* Extract:
------------------------

# Roof-mounted solar panels - hidden danger



## Ashful (Sep 5, 2013)

http://www.nj.com/burlington/index....battling_blaze_much_harder_officials_say.html


----------



## pen (Sep 5, 2013)

Hmm.  Who would have thought that more stuff on the roof would make things more difficult 

What's your take?  What should be done?


----------



## woodgeek (Sep 5, 2013)

training issue?


----------



## Where2 (Sep 5, 2013)

I loved this statement: "any kind of light at all will activate the panels, including streetlights, floodlights, even firefighters’ flashlights. Those panels are extremely efficient."

Best I've seen is about 15% efficient. Partial shading really screws up a panel output too. 

Since I have a stack of 235W monocrystalline panels, I ran a little experiment tonight. I took a 5-cell Ni-Cd Mag Lite similar to those used by your average FD/PD, shined it on a panel. I measured 10.6v @ 0.01A.  So, I turned on a 50W lamp mounted an average of 7 feet from the panel. I measured 16.2v @ 0.02A.

Sounds like a training issue. One swing with your average fire fighting axe will disable a solar panel even at high noon.

------------------------

* Collected data:
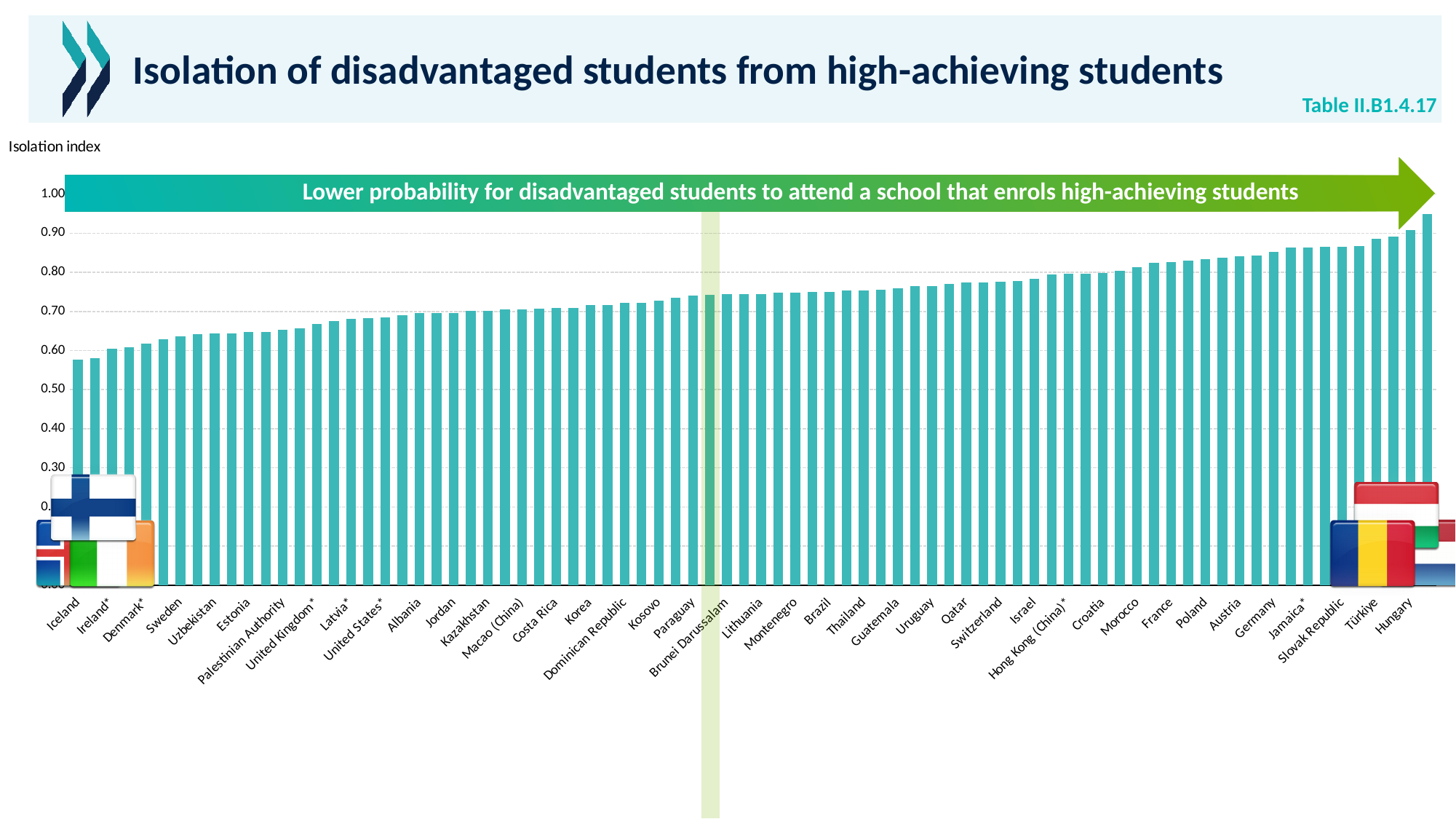
Which labelled country has the highest isolation index? Hungary What kind of chart is shown on the slide? bar chart Is the value for Austria greater or less than 0.80? greater Is the value for Brazil greater or less than 0.70? greater Do the values rise or fall moving from left to right along the x axis? rise Which table is referenced in the top right corner of the slide? Table II.B1.4.17 Is the value for Sweden greater or less than 0.60? greater What is the label of the vertical axis? Isolation index Which has the larger isolation index, Germany or Sweden? Germany Which labelled country has the lowest isolation index? Iceland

------------------------

* Exercise instructions:
(a) Copy the solar panel thread word for word, starting at "## pen (Sep" and ending at "training issue?".
(b) Give the username of every person who posts in the solar panel thread.
(c) Summarize the solar panel thread in two sentences.
The data above was drawn from a separate source.

* Answers for each item:
(a)
## pen (Sep 5, 2013)

Hmm.  Who would have thought that more stuff on the roof would make things more difficult 

What's your take?  What should be done?


----------



## woodgeek (Sep 5, 2013)

training issue?

(b) Ashful, pen, woodgeek, Where2

(c) The solar panel thread starts with a link to a news story about roof-mounted solar panels making blazes much harder to battle, and two posters call it a training issue. Where2 challenges a quoted claim that the panels are extremely efficient, reports measuring only 10.6 volts at 0.01 amps from a flashlight and 16.2 volts at 0.02 amps from a 50-watt lamp shined on a panel, and notes that one swing of a firefighting axe will disable a panel.